**TASK DIRECTIONS**
Quote the listing below word for word, every line from first to last.

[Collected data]
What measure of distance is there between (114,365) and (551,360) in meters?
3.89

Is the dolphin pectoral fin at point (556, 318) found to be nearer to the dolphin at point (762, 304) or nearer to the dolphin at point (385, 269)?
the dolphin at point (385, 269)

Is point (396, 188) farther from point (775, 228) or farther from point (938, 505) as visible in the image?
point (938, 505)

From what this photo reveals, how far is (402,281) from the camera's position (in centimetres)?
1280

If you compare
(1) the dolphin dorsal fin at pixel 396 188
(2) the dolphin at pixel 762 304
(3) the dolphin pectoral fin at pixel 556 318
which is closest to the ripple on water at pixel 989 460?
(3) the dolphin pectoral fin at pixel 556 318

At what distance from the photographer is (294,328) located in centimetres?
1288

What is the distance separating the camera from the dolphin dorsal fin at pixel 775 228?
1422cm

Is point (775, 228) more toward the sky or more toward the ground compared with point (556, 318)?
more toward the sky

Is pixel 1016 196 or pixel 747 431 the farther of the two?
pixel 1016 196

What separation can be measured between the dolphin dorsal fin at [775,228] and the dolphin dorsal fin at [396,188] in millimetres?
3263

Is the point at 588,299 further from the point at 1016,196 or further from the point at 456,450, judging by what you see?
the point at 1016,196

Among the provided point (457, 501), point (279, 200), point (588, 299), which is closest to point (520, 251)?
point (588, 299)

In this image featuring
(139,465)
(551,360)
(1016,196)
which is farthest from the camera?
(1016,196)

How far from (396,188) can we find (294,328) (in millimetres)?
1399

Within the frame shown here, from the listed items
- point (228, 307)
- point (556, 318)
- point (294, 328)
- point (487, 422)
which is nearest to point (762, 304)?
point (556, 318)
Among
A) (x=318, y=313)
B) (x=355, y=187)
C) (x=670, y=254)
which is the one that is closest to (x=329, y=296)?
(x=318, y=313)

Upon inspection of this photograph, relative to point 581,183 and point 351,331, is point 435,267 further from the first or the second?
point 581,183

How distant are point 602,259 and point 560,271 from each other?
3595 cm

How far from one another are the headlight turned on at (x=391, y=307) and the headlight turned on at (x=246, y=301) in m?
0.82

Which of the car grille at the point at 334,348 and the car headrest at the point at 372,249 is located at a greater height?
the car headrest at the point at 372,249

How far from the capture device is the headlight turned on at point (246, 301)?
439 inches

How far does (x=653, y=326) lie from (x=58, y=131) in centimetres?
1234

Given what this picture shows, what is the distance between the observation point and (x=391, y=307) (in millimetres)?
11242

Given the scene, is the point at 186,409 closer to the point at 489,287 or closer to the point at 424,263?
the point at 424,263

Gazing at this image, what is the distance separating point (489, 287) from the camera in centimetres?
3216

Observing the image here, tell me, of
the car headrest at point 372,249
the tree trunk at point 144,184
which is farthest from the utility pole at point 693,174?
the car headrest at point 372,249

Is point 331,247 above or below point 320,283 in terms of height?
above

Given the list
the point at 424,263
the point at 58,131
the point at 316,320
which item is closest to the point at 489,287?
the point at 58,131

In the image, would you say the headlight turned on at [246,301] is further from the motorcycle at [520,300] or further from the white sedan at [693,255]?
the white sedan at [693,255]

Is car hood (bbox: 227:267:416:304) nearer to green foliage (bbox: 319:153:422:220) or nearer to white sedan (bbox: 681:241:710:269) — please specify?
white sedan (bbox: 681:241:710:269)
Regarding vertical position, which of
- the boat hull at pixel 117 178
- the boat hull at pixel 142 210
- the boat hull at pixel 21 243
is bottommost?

**RIGHT ANSWER**
What measure of distance is there between (114,365) and (551,360) in meters?
3.89

Is the dolphin pectoral fin at point (556, 318) found to be nearer to the dolphin at point (762, 304) or nearer to the dolphin at point (385, 269)?
the dolphin at point (385, 269)

Is point (396, 188) farther from point (775, 228) or farther from point (938, 505) as visible in the image?
point (938, 505)

From what this photo reveals, how far is (402,281) from the camera's position (in centimetres)?
1280

If you compare
(1) the dolphin dorsal fin at pixel 396 188
(2) the dolphin at pixel 762 304
(3) the dolphin pectoral fin at pixel 556 318
which is closest to the ripple on water at pixel 989 460?
(3) the dolphin pectoral fin at pixel 556 318

At what distance from the photographer is (294,328) located in centimetres?
1288

What is the distance separating the camera from the dolphin dorsal fin at pixel 775 228?
1422cm

Is point (775, 228) more toward the sky or more toward the ground compared with point (556, 318)?
more toward the sky

Is pixel 1016 196 or pixel 747 431 the farther of the two?
pixel 1016 196

What separation can be measured between the dolphin dorsal fin at [775,228] and the dolphin dorsal fin at [396,188] in millimetres?
3263

Is the point at 588,299 further from the point at 1016,196 or further from the point at 456,450, judging by what you see?
the point at 1016,196

Among the provided point (457, 501), point (279, 200), point (588, 299), which is closest to point (520, 251)?
point (588, 299)

In this image featuring
(139,465)
(551,360)
(1016,196)
which is farthest from the camera?
(1016,196)

How far from (396,188) can we find (294,328) (in millimetres)?
1399

Within the frame shown here, from the listed items
- point (228, 307)
- point (556, 318)
- point (294, 328)
- point (487, 422)
which is nearest to point (762, 304)?
point (556, 318)
Among
A) (x=318, y=313)
B) (x=355, y=187)
C) (x=670, y=254)
which is the one that is closest to (x=329, y=296)?
(x=318, y=313)

Upon inspection of this photograph, relative to point 581,183 and point 351,331, is point 435,267 further from the first or the second?
point 581,183

How distant are point 602,259 and point 560,271 from each other?
3595 cm

How far from one another are the headlight turned on at (x=391, y=307) and the headlight turned on at (x=246, y=301) in m?
0.82

Which of the car grille at the point at 334,348 and the car headrest at the point at 372,249 is located at a greater height?
the car headrest at the point at 372,249

How far from the capture device is the headlight turned on at point (246, 301)?
439 inches

How far does (x=653, y=326) lie from (x=58, y=131) in centimetres?
1234

Given what this picture shows, what is the distance between the observation point and (x=391, y=307) (in millimetres)?
11242

Given the scene, is the point at 186,409 closer to the point at 489,287 or closer to the point at 424,263?
the point at 424,263

Gazing at this image, what is the distance separating point (489, 287) from the camera in centimetres?
3216

Observing the image here, tell me, of
the car headrest at point 372,249
the tree trunk at point 144,184
which is farthest from the utility pole at point 693,174?
the car headrest at point 372,249

Is point 331,247 above or below point 320,283 in terms of height?
above

Given the list
the point at 424,263
the point at 58,131
the point at 316,320
which item is closest to the point at 489,287?
the point at 58,131

In the image, would you say the headlight turned on at [246,301] is further from the motorcycle at [520,300] or further from the white sedan at [693,255]?
the white sedan at [693,255]

Is car hood (bbox: 227:267:416:304) nearer to green foliage (bbox: 319:153:422:220) or nearer to white sedan (bbox: 681:241:710:269) — please specify?
white sedan (bbox: 681:241:710:269)
Regarding vertical position, which of
- the boat hull at pixel 117 178
- the boat hull at pixel 142 210
- the boat hull at pixel 21 243
is bottommost?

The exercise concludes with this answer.